### PASSAGE EXTRAIT:
Référence · méthode

Les simulations Monte Carlo

Ce que les simulations Monte Carlo apportent — et leur angle mort sur les stratégies de tendance.

Le principe

Un backtest raconte UNE histoire : celle qui a eu lieu. Une simulation Monte Carlo en fabrique des milliers d'autres, en tirant au hasard des rendements selon une règle choisie, pour observer non plus une trajectoire mais une DISTRIBUTION de trajectoires — médiane, pires cas, probabilité de ruine. L'idée est honnête dans son intention : le chemin réalisé n'est qu'un tirage parmi les chemins possibles, et juger une stratégie sur un seul tirage, c'est confondre le résultat et le procédé.

### DONNÉES FOURNIES:

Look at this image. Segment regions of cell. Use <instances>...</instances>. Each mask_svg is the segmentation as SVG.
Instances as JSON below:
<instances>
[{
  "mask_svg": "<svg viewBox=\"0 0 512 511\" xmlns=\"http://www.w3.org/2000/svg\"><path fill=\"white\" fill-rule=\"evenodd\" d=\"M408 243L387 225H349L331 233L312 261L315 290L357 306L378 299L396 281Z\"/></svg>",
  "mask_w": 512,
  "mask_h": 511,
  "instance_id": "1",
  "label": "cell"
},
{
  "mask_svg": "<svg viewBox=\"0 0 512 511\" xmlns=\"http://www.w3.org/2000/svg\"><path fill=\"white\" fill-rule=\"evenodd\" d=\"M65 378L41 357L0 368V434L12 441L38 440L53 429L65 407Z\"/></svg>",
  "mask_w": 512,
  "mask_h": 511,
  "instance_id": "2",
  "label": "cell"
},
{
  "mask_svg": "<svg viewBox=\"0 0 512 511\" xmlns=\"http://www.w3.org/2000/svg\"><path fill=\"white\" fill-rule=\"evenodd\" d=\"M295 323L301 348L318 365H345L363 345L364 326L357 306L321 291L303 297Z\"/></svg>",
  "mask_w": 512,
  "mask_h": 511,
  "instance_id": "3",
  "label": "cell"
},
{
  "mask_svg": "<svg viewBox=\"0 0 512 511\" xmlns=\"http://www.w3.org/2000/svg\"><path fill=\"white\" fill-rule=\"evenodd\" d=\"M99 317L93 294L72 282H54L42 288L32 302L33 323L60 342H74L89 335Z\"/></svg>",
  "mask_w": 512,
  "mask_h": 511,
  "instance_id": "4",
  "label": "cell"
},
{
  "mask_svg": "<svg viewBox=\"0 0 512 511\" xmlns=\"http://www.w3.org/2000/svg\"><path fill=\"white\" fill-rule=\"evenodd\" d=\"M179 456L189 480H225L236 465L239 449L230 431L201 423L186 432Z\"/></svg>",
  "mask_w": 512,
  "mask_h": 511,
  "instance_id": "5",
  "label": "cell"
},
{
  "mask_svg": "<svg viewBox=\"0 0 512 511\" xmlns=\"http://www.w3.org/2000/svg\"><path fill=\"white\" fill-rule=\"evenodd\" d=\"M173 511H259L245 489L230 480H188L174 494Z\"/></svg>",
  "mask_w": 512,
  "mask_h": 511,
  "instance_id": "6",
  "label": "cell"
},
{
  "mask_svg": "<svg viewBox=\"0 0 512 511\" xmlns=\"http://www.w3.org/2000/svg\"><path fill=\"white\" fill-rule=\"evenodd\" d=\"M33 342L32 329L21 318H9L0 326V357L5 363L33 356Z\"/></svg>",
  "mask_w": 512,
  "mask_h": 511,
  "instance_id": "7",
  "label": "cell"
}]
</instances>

### CONSIGNE DE TRAVAIL:
Recopiez le passage de l'extrait sur les simulations Monte Carlo qui va de « Référence · méthode » jusqu'à « et le procédé. » inclus. Les items n'ont aucun lien avec l'extrait sur les simulations Monte Carlo.

### RÉPONSE À LA CONSIGNE:
Référence · méthode

Les simulations Monte Carlo

Ce que les simulations Monte Carlo apportent — et leur angle mort sur les stratégies de tendance.

Le principe

Un backtest raconte UNE histoire : celle qui a eu lieu. Une simulation Monte Carlo en fabrique des milliers d'autres, en tirant au hasard des rendements selon une règle choisie, pour observer non plus une trajectoire mais une DISTRIBUTION de trajectoires — médiane, pires cas, probabilité de ruine. L'idée est honnête dans son intention : le chemin réalisé n'est qu'un tirage parmi les chemins possibles, et juger une stratégie sur un seul tirage, c'est confondre le résultat et le procédé.